M16, M27(NexGuide オートガイダーの設定・まとめ)

M16M16  2014/04/08 LX200-20 f6.3 Pentax K5IIs ISO6400 1m x 6

M27-140407M27 2014/04/08 LX200-20 f6.3 Pentax K5IIs ISO6400 2m x 4

系外星雲の写真が続くと色が無くてさみいしのいで派手なやつ2点。どちらも明るいのでよく写る。画面の右側の方がピントが甘い、スケアリングの調整必要かも知れない。

NexGuide オートガイダーの設定・いろいろやってみた結果の自分用備忘録

1, 1000mmを超えるものをガイドするのは難しい
500ミリでうまくいっても、1000ミリではうまくいくとは限らない。ガイドシステムにかかる精度はかなりちがうので別物と思ってシステムを構築したほうがいい。

2, まずはガイドマウントを疑え
ガイドが流れるときはまずガイドマウント回りを疑ってみる。短い焦点距離ではうまくいっていても、微動付きの小型ガイドマウントはボルト一本で軸を支える のでそこが振動の原因となる。ガイド鏡を動かして使いたい時はガイド鏡リングの方が鏡筒を前後2点以上で支持するので振動とたわみに強い。できれば接眼部 にもう一本いれればなお良い。操作性はそんなに変わらない。
DSCF2333
ガイド鏡は動かしたいときはガイド鏡リングを使う。

3, オフアキシス、イメージシフトは難しい
あまり感度の高くないオートガイダーだと明るいガイド星が必要。600ミリくらいのガイド鏡の視野内に明るい(3-4等の)ガイド星がある可能性は低い。天の川から離れた春秋の系外銀河ではかなり困難。

4, ネジは工具で締められるものに変える
接眼部のネジも溝付きツマミに変えるなどして確実に締めつけられるようにする。ネジの数を増やしても締め付け不足では意味がない。

5, ガイド鏡のレンズ性能は良いものを
ガイド用といえどもレンズ性能は良い方がいい、レンズの性能で極限等級もかなり違う。ファインダー兼用の短焦点アクロマートは避けた方がいい。
IMGP3715
ガイド撮影第一号は、ガイド鏡の接眼部の問題でこのようにぐるぐる回っていました。

6, オートガイダーの露出は?
シンチレーションが悪いときは、ガイダーの露出を短く(100msec〜250msec)するとシンチレーションを拾ってハンチングする。長くするとシンチレーションの影響を受けにくくなるので0.5sec〜1secぐらいでテストを繰り返していた。確かに追尾は安定するけど、赤経側の精度が上がらない。DCモーターは反応が遅いので修正しきれないようだ。

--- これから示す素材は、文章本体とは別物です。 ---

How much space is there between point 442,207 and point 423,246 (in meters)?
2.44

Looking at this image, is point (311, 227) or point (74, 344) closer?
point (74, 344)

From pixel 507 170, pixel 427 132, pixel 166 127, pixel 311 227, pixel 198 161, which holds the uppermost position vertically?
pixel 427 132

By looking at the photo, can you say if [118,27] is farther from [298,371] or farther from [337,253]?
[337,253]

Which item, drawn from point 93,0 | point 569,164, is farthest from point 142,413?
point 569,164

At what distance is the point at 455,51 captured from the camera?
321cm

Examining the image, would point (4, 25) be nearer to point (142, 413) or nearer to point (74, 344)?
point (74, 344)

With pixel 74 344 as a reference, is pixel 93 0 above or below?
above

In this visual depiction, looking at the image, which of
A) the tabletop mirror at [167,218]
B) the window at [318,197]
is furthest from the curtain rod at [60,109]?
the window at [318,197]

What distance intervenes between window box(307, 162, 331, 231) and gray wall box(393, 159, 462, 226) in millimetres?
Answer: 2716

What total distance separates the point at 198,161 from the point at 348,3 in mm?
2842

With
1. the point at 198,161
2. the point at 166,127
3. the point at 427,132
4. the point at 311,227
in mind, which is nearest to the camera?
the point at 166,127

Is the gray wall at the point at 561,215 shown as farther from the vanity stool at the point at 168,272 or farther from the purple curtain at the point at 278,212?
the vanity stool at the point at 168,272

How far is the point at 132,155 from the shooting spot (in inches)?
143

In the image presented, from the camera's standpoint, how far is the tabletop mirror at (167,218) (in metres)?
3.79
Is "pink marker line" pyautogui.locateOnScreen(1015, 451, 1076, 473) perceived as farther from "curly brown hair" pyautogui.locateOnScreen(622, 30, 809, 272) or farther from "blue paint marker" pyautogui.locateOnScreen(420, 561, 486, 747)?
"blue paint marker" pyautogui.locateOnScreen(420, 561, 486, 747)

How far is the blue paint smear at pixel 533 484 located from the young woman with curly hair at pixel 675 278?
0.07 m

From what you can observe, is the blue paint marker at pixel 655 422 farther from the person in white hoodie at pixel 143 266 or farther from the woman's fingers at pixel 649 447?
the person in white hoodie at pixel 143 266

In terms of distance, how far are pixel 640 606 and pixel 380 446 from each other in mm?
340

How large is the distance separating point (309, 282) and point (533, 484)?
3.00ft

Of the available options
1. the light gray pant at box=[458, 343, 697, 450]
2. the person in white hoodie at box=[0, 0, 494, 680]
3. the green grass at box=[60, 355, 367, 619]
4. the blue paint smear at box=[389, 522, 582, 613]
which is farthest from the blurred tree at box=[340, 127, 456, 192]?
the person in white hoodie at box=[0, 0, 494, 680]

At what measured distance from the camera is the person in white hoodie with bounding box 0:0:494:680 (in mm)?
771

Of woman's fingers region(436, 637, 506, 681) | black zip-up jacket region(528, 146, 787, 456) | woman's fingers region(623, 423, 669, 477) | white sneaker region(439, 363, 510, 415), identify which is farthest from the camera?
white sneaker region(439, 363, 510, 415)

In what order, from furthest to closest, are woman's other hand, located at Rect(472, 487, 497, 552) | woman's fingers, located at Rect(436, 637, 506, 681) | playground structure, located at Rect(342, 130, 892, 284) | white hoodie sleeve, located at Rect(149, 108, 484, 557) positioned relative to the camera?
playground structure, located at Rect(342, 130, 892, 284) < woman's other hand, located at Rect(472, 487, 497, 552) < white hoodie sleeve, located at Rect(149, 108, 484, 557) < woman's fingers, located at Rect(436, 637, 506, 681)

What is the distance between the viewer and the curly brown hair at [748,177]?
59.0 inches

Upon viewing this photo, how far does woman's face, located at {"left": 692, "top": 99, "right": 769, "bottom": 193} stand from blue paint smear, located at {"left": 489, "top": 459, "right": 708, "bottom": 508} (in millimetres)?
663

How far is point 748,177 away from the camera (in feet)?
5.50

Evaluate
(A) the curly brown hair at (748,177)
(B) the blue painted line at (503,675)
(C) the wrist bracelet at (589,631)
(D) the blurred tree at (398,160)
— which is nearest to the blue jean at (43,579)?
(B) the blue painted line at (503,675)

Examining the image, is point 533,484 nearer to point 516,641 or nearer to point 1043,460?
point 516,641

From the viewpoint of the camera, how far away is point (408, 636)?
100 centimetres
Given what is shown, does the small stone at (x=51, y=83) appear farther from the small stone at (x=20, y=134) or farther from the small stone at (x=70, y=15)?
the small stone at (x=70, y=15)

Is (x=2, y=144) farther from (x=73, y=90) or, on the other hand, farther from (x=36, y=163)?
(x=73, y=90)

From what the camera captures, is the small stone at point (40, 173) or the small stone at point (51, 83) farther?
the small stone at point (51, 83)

そこで露出をできる限り短くし、補正量をNexguideが指示する値の1/2〜1/3ぐらいにして、細かくかつ少しずつ補正するように設定したらうまくいった。(*これは赤道儀によってかなり事情は異なるだろうからあまり参考にはならないかもしれない。)結果的に明るいガイド星が必須なのでオフアキシスやイメージシフトは使えない。

*反応の遅いDCモーターで長焦点をガイドするのはつらい、ステッピングモーターだとこの辺はだいぶ事情がちがう。それでも上記のような方法である程度回避することはできる。

7, PEC機能はOFFする、DECバックラッシュ補正もOFF
赤道儀側のDECバックラッシュ補正は切った方がいい、かえってハンチングの原因となった。PECも切った方が良いようだ、星が跳ねる現象がなくなった。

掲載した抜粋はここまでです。